The original Broadway production was nominated for six Tony Awards® in 1958 and ran 732 performances, then toured and revisited the Winter Garden Theatre in 1960 for an additional 253 performances. West Side Story's choreography was foreseen by TIME to be "a milestone in musical-drama history," and is often considered the show's most distinctive merit. The show's Director and critically acclaimed Choreographer Jerome Robbins brought home the Tony Award® for Best Choreography. The Music Man triumphed over West Side Story, winning the coveted Tony Award® for Best Musical, as well as Best Featured Actress in a Musical and Conductor and Musical Director.
West Side Story went on to trounce eighteen other productions when it won the Tony Award® for Best Scenic Design by Oliver Smith. The production was also nominated for Best Costume Design by Irene Sharaff, and some of these costumes are currently on display at the New York Public Library for Performing Arts in the Curtain Call: Celebrating a Century of Women Designing for Live Performance exhibit.
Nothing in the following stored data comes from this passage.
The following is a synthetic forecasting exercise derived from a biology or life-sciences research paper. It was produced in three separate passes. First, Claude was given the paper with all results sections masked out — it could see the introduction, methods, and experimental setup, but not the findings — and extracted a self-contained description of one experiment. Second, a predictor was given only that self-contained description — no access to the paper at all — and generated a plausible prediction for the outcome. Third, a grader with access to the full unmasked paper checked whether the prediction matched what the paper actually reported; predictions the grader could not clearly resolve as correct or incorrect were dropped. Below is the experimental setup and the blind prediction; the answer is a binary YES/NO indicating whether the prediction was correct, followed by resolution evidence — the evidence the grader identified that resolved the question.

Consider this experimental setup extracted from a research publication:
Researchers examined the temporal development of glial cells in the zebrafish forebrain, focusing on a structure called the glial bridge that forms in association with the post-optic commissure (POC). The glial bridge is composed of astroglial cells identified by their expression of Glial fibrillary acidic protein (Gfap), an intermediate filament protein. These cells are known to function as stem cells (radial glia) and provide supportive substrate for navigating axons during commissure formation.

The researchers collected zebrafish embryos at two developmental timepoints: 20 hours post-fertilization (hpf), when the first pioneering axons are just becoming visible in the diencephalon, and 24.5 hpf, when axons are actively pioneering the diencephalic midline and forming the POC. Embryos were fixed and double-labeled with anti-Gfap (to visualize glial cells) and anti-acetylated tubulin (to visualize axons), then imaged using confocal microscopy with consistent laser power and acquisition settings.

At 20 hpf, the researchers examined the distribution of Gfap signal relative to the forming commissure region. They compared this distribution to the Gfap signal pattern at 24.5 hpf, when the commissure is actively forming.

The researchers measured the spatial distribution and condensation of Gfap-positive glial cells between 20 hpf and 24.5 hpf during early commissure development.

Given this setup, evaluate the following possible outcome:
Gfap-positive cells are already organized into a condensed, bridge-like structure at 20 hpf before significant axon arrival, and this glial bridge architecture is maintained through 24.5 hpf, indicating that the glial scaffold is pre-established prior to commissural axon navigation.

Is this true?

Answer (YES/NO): NO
West Side Story's mix of ballet and opera made it a dynamic production that has become an immortal story, enjoyed by many in numerous revivals, international productions, regional theatres, school productions, and opera companies. West Side Story's most recent Broadway revival, being produced this year proves that this story is a classic.
The musical has become a cornerstone of American popular culture, referenced in music, film, television, musicals, and other Broadway shows, more than half a century since its Broadway premiere. West Side Story has become a timeless story that Tina Gianoulis declares, "remains one of the strongest popular statements about troubled youth and devastating effects of poverty and racism."